PASSAGE PROVIDED section start
AnchorFree
- Founded: 2005
- Founder: David Gorodyansky
- Headquarters: Redwood City, California, USA
- Products: Virtual private network
- Website: www.anchorfree.com

= AnchorFree =

Internet security firm

AnchorFree is an internet privacy and security company that provides businesses and consumers with advanced technologies to enable secure and private web browsing. The company's flagship product is Hotspot Shield, a popular virtual private network (VPN) service and the top-grossing app for productivity in the Apple App Store.

The company is led by David Gorodyansky, who founded the firm in 2005 with his friend Eugene Malobrodsky. AnchorFree is headquartered in Redwood City, California, with offices in Ukraine and Russia. Its most recent fundraising round in 2018 brought in $295 million, bringing total funding to $358 million.
PASSAGE PROVIDED section end
• [TASKS TO PERFORM]
1. List every geographic place named in the AnchorFree profile.
2. Carry on writing the AnchorFree profile, beginning after its final sentence about the 2018 fundraising round.
The material that comes after the AnchorFree profile is separate from it.
MATERIAL SHOWN section start
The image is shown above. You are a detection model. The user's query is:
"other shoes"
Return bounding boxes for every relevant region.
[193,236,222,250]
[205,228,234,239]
MATERIAL SHOWN section end
• [RESPONSES PER TASK]
1. Redwood City, California, USA, Ukraine, Russia

2.
==Platforms and users==
The company works with a 'freemium' model and provides free software with general features and a paid version with certain enhanced features, such as virtual server locations, improved speeds, unlimited bandwidth, and 24/7 live support. Aura Premium unlocks unlimited bandwidth. The software is backed by AnchorFree's Hydra technology.

AnchorFree's apps are available for desktops and mobile devices using Microsoft Windows, Mac OS X, Android and iOS operating systems. The software has been downloaded 650 million times. Additionally, AnchorFree's proprietary technology is utilized by 60% of the world's reputable security companies and several global telecommunication companies.

Hotspot Shield is a significant app in countries where the Internet is censored. The app allows users to gain access to restricted websites privately and securely. The firm reported an increase in its Egyptian user base from 100,000 users to one million during the Arab Spring in 2010. During this time, the program was used to access social media websites like Twitter to organize protests. It was also used in Tunisia and Libya before the Arab Spring.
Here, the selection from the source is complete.